Naudin ne pensait qu’en parlant et il fit ces réflexions à haute voix tandis qu’ils déjeunaient. Nadia n’éleva aucune objection. Naudin n’en fut pas étonné, car qui aurait été assez fou pour refuser une invitation pareille?
Nos amants en étaient là, lorsque, deux jours avant leur départ, Nadia lui demanda s’il pourrait lui donner cent cinquante roubles.
Elle lui en aurait demandé cent cinquante mille qu’Alexandre Naudin n’aurait pas été plus surpris.
—Tu veux de l’argent? dit-il. Mais qu’est-ce qui se passe?

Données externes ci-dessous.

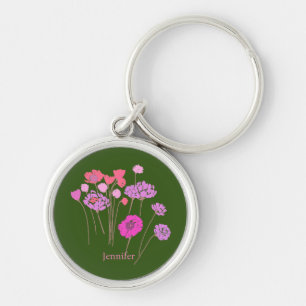 Pretty Modern Floral Olive Keychain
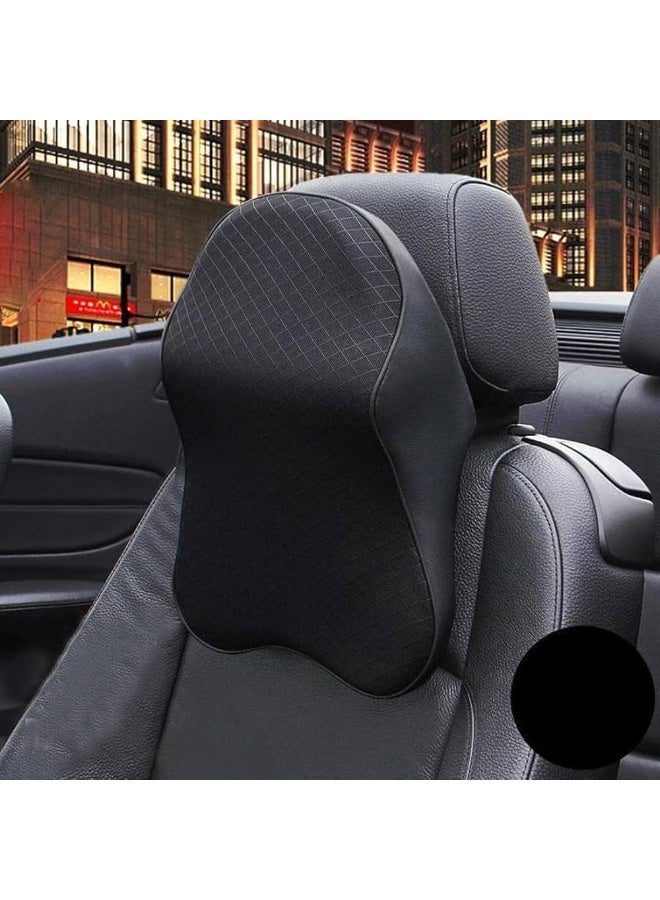 Car Neck Rest Pillows - Memory Foam Car Seat Head Rest Pillow for Neck and Cervical Support - Neck Pillow for Car - Relieves Neck Pain & Muscle Tension (Black, Pack of 1) - Image 1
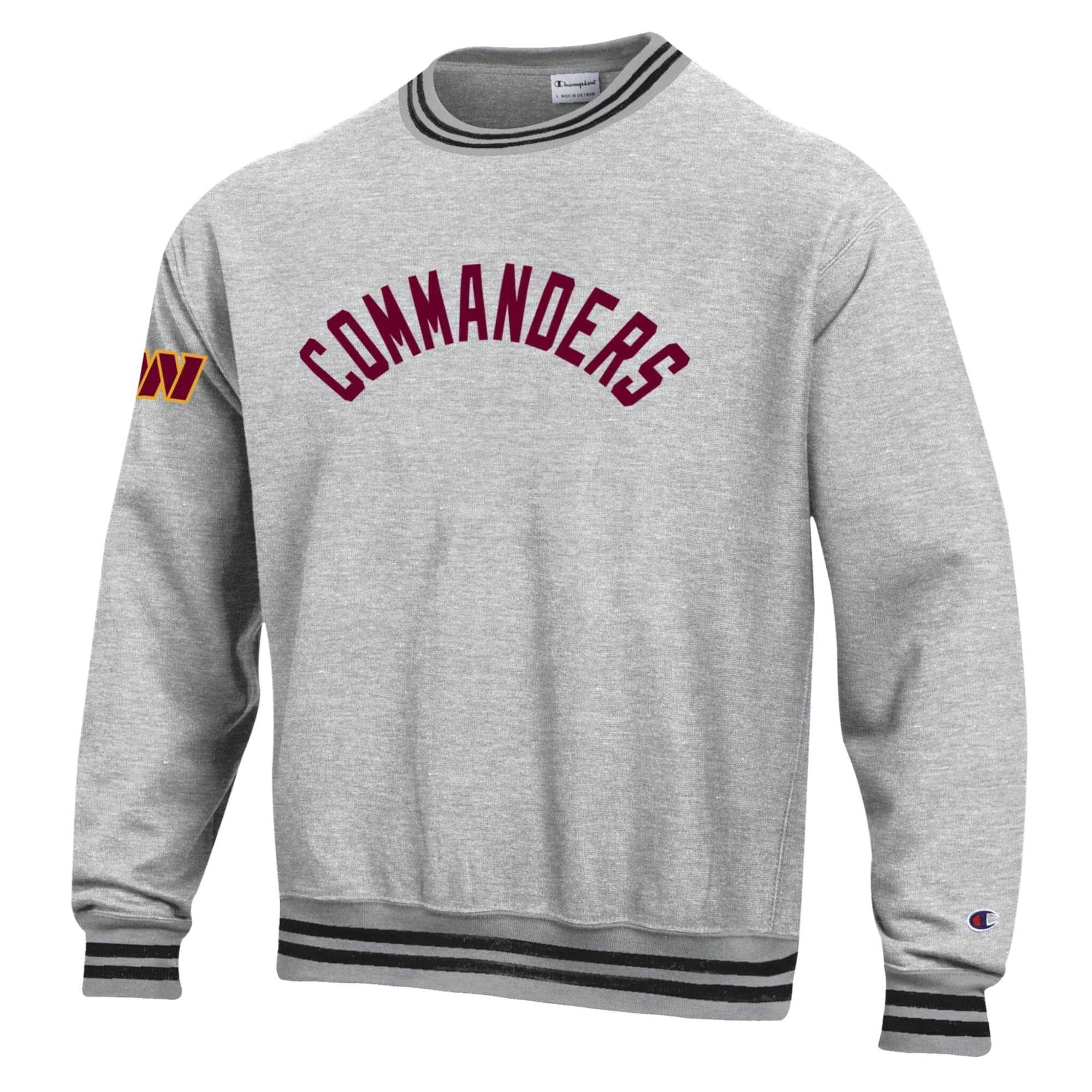 Men's Champion  Heather Gray/Black Washington Commanders Reverse Weave Yarn Dye Sweatshirt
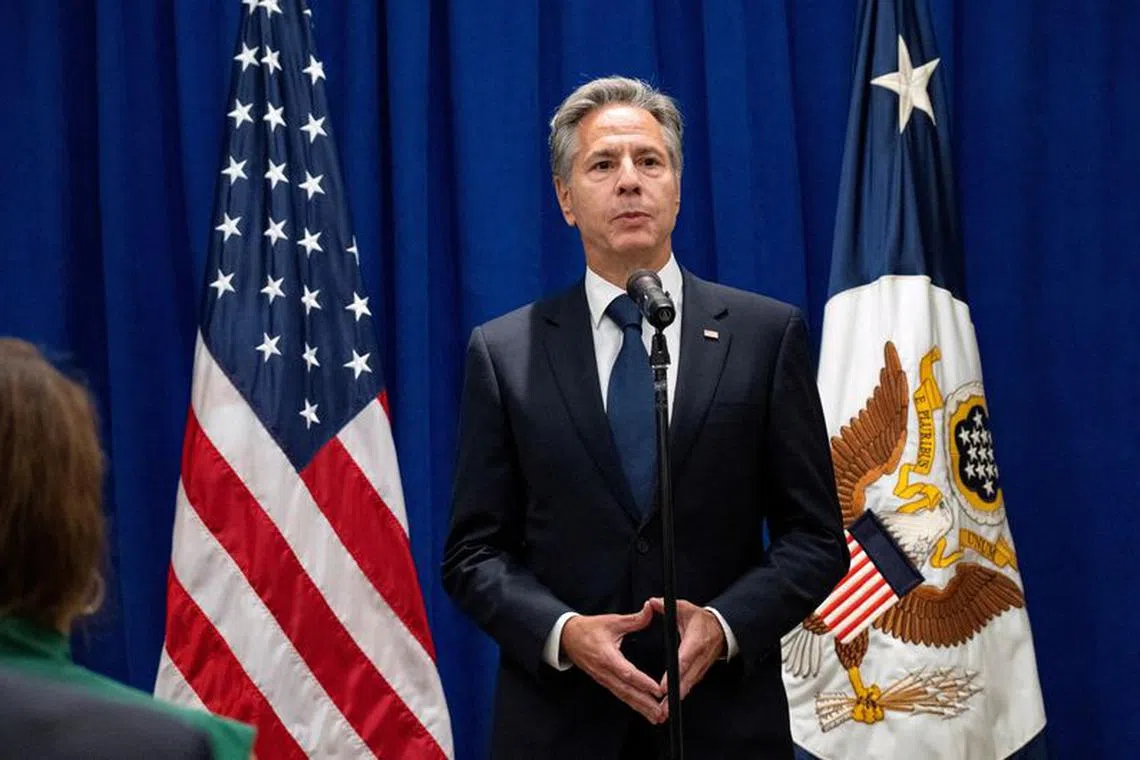 FILE PHOTO: U.S. Secretary of State Antony Blinken speaks at a news conference as he announces that five Americans who had been jailed for years in Iran have been freed, in New York, U.S.  Sept. 18, 2023. Craig Ruttle/Pool via REUTERS/File Photo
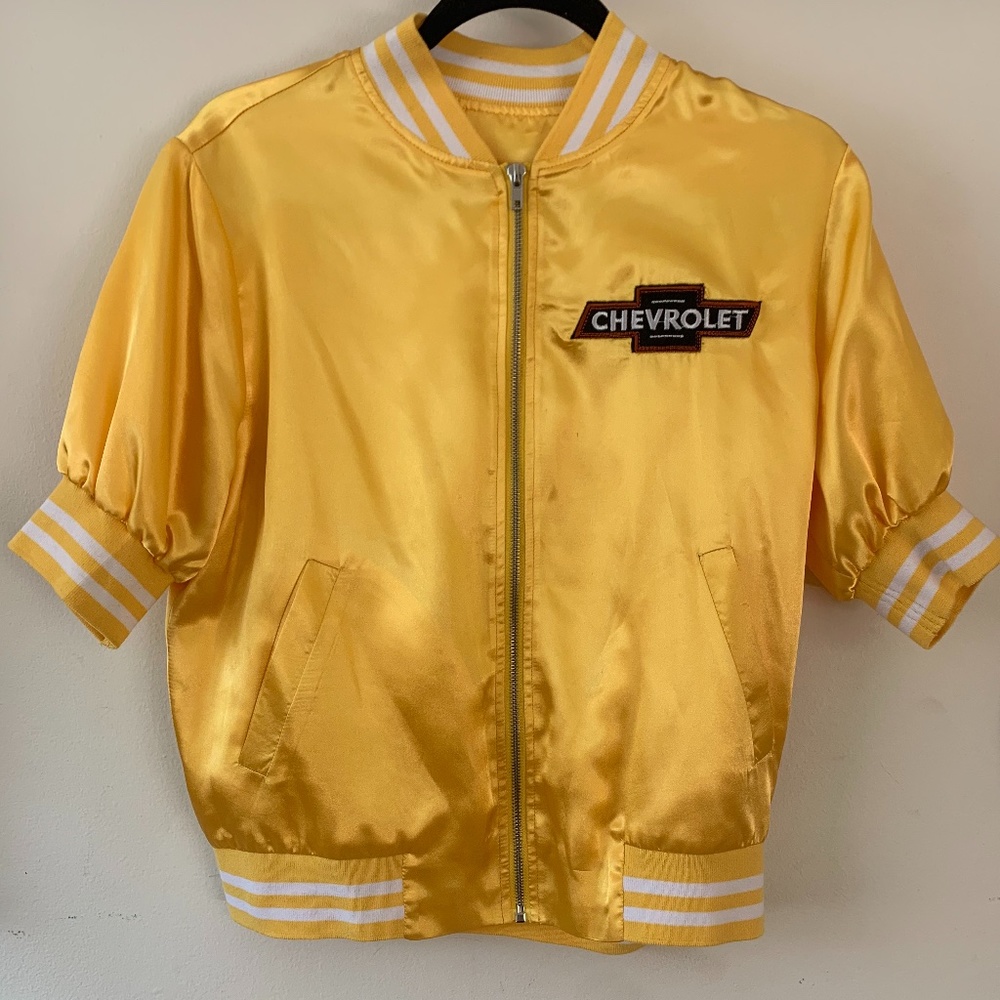 Varsity Chevy Short Sleeve Satin Bomber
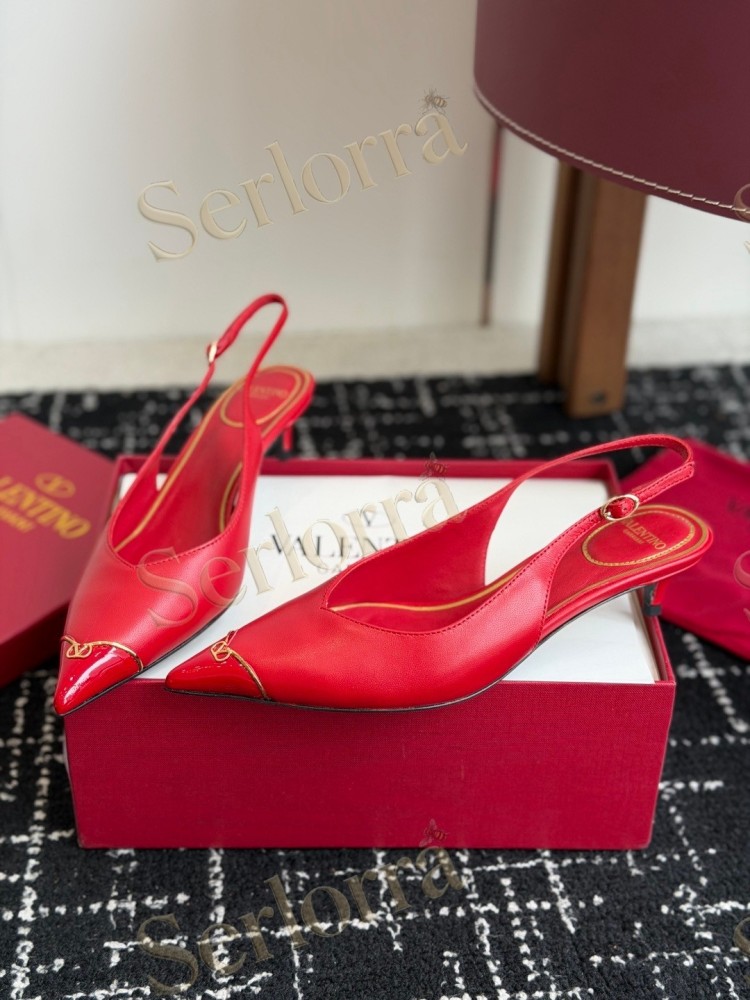 VALENTINO GARAVANI NUDE LEATHER RED LINING METAL LOGO POINTED-TOE KITTEN HEEL SLINGBACK PUMPS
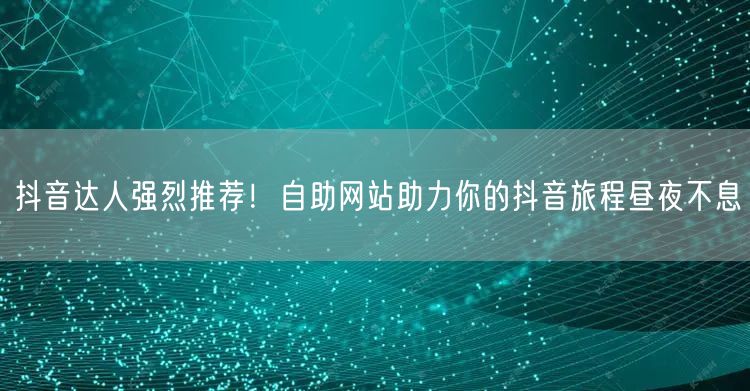 抖音达人强烈推荐！自助网站助力你的抖音旅程昼夜不息
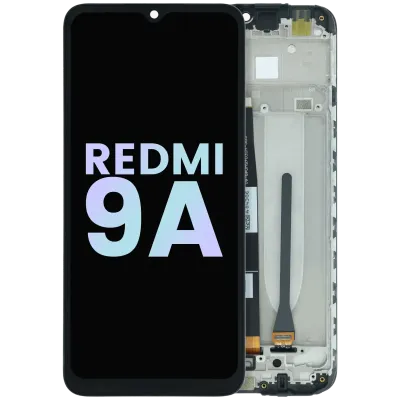 Дисплейний модуль (OLED) з рамкою для Xiaomi Redmi 9A (Genuine) (чорний)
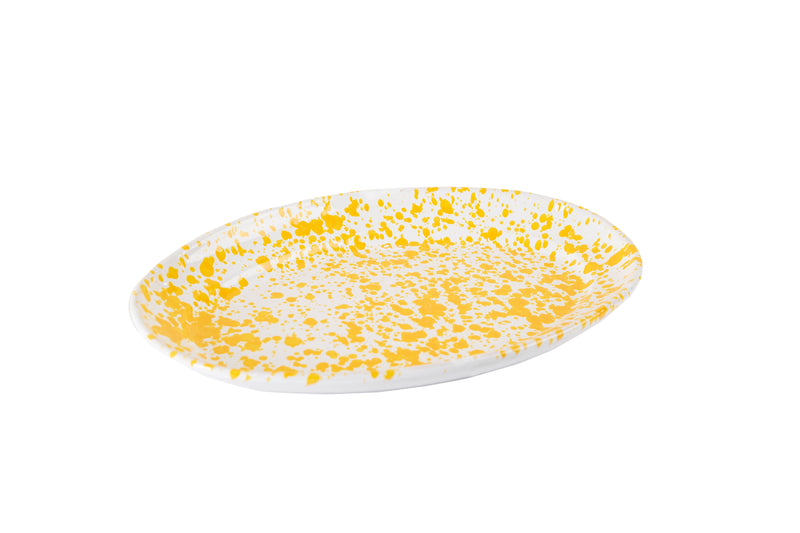 Taverna Speckled Oval Platter, Yellow/White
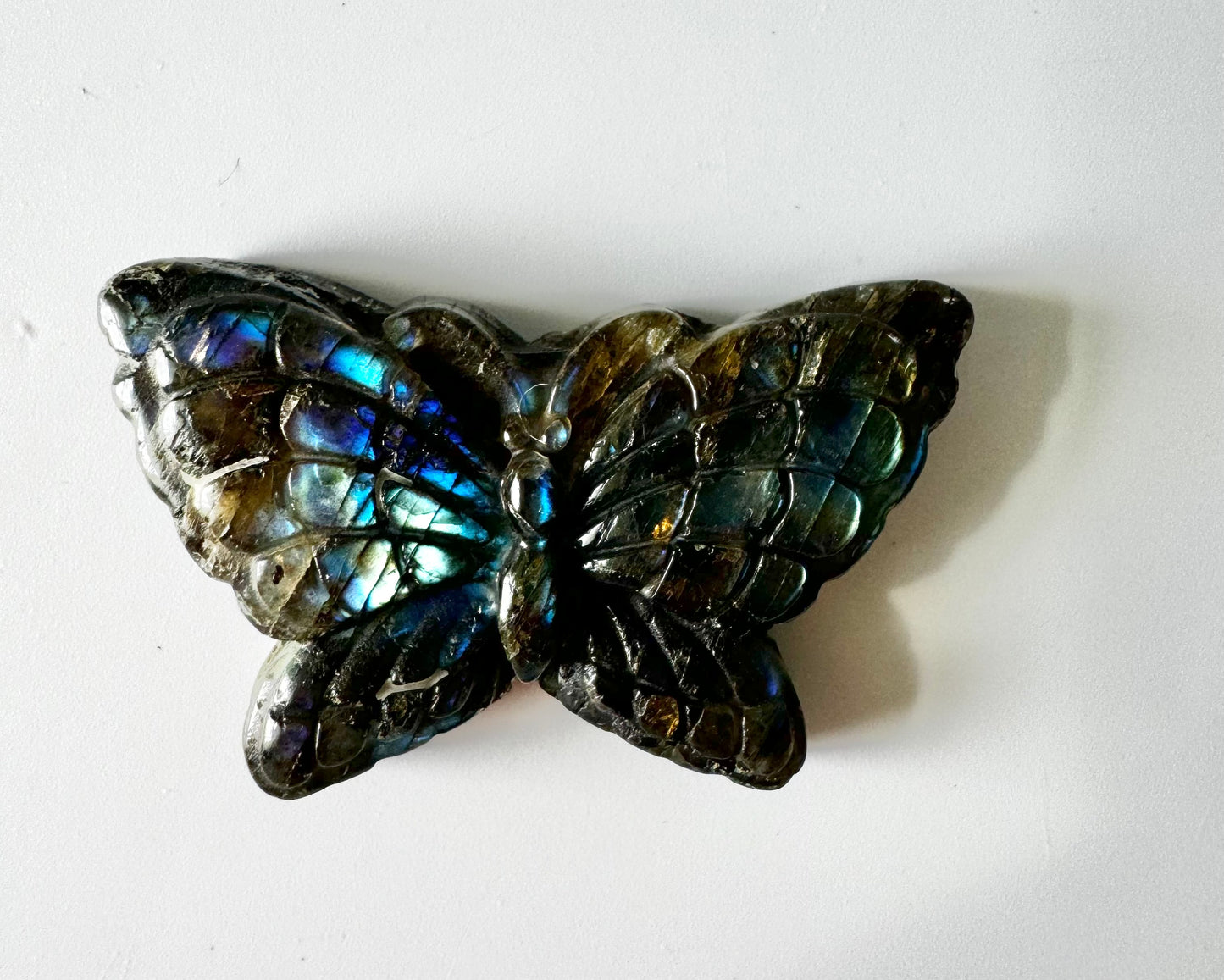 Butterfly Labradorite Carving, flat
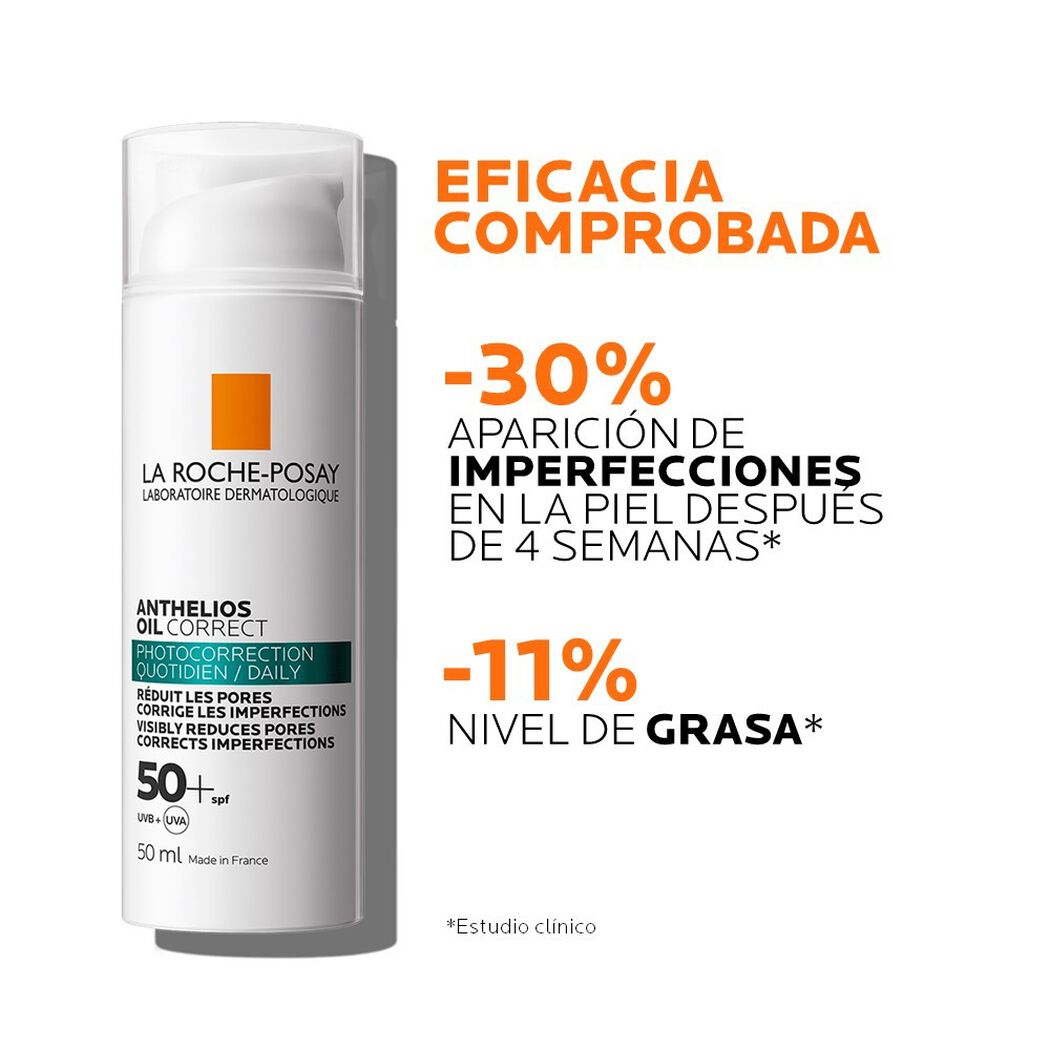 Protector Solar La Roche Posay Anthelios Oil Correct Rostro FPS50+ 50 mL, , large image number 1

Sur un ton uni, Nadia répondit avec l’art infaillible des femmes à changer de terrain et à en choisir un où elles sont sûres de remporter la victoire:
—Est-ce que cela te gêne? dis-le-moi franchement, je m’arrangerai pour en trouver ailleurs.
—Mais non, cela ne me gêne en rien, dit avec orgueil Alexandre Naudin, qui ne pouvait supporter l’idée qu’elle le crût avare.
C’était, en effet, un sujet assez délicat. Il savait que Nadia avait le sentiment, fort répandu en Russie, que les Français sont ménagers de leurs écus, tandis que pour les Russes la question d’argent n’existe guère. Il va sans dire que Naudin n’avait, sur ce point, rien à se reprocher. A peine avait-il lu une désapprobation tacite dans les yeux de sa maîtresse lorsqu’une contestation s’était élevée entre lui et un cocher sur le prix d’une voiture. Pour Alexandre Naudin comme, grâce à Dieu, pour tous nos compatriotes, un franc était un franc. Il dépensait ses revenus, mais à bon escient. En somme, sa maîtresse ne lui avait coûté jusqu’ici que ses frais de vie et, si elle n’avait pas reçu d’argent, c’est qu’elle avait refusé d’en accepter. Aussi comprit-il que la première fois qu’elle lui en demandait, il ne pouvait hésiter une seconde à lui en donner et, à la manière russe, sans explication. Il sortit donc son portefeuille et remit à Nadia un beau billet à l’effigie de Catherine la Grande et deux petits billets de vingt-cinq roubles.
Le soir même, ils avaient leur ami, le capitaine Poutilof à un souper d’adieu. Ils allèrent dans l’automobile du régiment à Fantaisie où la liaison d’Alexandre Naudin et de Nadia avait commencé. Mais Poutilof qui avait du tact n’amena pas de femme, car le ménage Naudin par sa longue durée avait pris quelque chose de la respectabilité d’une union légitime. De même il évita de parler français au lieutenant devant Nadia et eut le plaisir de le féliciter des progrès qu’il avait faits dans la langue russe.
La soirée était tiède encore. Pourtant un vent plus frais caressait les branches des arbres autour du pavillon, le fin croissant de la lune brillait au milieu des étoiles étincelantes et les mélopées ardentes de la zourna troublaient seules la paix de la nuit. Il y avait dans l’air une telle douceur que nos trois convives n’y furent point insensibles et qu’Alexandre Naudin se mit à chercher dans sa mémoire des vers capables de traduire son émotion. Il finit par retrouver, à sa grande surprise, quatre mots latins oubliés depuis le lycée: Per amica silentia lunæ!